I have worked for the Maternal, Infant, and Early Childhood Home Visiting Program (MIECHV) at the Department of Health and Welfare and the Pharmacy Engagement Program at Regence.
I am especially interested in creating more robust programming and improving access to services for young children and people with disabilities. I am also looking forward to presenting my thesis at the American Public Health Association (APHA) conference in November.
What was the foundation of your thesis?
Home visiting pairs pregnant women and parents of young children with a parent educator who visits families’ homes to provide resources and education to create safe homes, cope with stress, and apply positive parenting skills.

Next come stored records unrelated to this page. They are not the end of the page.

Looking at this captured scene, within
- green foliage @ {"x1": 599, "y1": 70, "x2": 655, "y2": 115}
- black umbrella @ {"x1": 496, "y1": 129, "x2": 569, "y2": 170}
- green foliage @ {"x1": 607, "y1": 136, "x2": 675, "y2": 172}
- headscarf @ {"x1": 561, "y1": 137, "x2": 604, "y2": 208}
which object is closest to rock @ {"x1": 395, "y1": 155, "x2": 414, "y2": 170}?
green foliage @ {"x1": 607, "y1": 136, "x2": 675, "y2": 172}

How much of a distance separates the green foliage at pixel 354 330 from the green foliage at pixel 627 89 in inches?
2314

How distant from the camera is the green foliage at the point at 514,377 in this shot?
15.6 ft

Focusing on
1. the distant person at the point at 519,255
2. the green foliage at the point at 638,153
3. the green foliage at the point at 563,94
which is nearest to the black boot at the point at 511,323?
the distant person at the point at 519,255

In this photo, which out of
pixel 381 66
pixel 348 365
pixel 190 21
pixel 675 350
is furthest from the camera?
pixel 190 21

In spring 2020, due to COVID-19, home visitors stopped visiting families in person and connected with them virtually. The purpose of my study was to evaluate how “normal” virtual home visiting became in Idaho.
The Normalization Process Theory framework informed the measurement of “normalization” via an online survey using a scale from 0 (Strongly Disagree) to 5 (Strongly Agree). The higher a participant scores each question, the more “normal” a practice has become.

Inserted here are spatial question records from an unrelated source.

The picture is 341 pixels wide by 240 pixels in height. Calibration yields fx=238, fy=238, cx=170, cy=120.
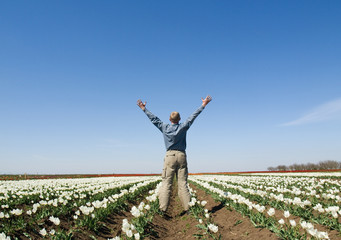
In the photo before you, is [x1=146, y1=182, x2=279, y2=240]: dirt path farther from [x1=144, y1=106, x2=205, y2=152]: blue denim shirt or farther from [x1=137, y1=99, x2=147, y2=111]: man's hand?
[x1=137, y1=99, x2=147, y2=111]: man's hand

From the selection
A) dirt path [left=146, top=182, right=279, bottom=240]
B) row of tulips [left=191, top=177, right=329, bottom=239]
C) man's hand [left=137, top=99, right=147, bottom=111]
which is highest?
man's hand [left=137, top=99, right=147, bottom=111]

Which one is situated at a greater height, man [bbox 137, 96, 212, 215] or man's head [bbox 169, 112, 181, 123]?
man's head [bbox 169, 112, 181, 123]

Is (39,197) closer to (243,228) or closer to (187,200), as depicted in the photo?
(187,200)

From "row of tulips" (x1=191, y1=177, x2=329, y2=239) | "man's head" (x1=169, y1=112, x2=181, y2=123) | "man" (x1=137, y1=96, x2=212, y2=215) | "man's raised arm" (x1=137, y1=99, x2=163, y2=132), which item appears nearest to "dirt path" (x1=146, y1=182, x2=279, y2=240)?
"row of tulips" (x1=191, y1=177, x2=329, y2=239)

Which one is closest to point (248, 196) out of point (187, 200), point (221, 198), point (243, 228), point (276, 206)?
point (221, 198)

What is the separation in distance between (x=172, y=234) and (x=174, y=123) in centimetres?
281

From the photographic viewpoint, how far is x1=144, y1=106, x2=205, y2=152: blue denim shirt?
20.8 ft

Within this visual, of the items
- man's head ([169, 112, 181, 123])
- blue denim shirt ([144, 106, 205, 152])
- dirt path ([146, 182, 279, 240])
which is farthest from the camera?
man's head ([169, 112, 181, 123])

According to this study, virtual home visiting has become “normal” in Idaho home visitors:
- Work with families to embed virtual practices.
- Understand the purpose of and their role in maintaining and carrying out virtual visits.
- Find planning, leading, and wrapping up virtual visits to be like in-person visits.
- Accept the use of virtual technology as a resource and understand appropriate time for use.
- Know which strategies work, how to improve, and resources and support needed.
- Believe virtual visits are valuable and want to continue them.
- Believe the spirit and standards of home visiting were accomplished virtually.
- Adapt to virtual visits and believe they support the health outcomes of families.
- Believe families should have autonomy to choose how they receive services.
To be successful with continued virtual home visiting, the “system” needs to advance high quality research, incentives for implementing best practices, and professional development that facilitate virtual practices.
What originally interested you in this research topic?
While I was working for the Idaho MIECHV Program, I witnessed home visitors resiliently take on the challenge of providing services to families with complex needs during an unprecedented pandemic. It completely changed the field as home visitors exclusively visited families in person before COVID-19. I was interested in evaluating the sustainability of virtual practices within the home visiting field once they were no longer required by social distancing policies. Would home visitors still use virtual practices? What did they learn from serving families virtually during COVID-19? What do home visitors need to sustain virtual practices?
I also genuinely love home visiting. The home visitors have huge hearts and care deeply for the families they serve. Home visiting is a life-changing experience for families. Imagine how amazing it would be to have a personal nurse, developmental specialist, etc. come to your home and help you become the best parent you can be, especially if you are a brand new parent. I wish every parent could have their own home visitor.
What did you enjoy most about being an SPPH student?
I enjoyed the duality of having a career in public health and being in the Master of Public Health program.
I was able to draw from my skills during class and directly apply my education to my daily work, which was very engaging. I also appreciated my professors’ time and attention. They are incredible mentors who go out of their way to help MPH students succeed.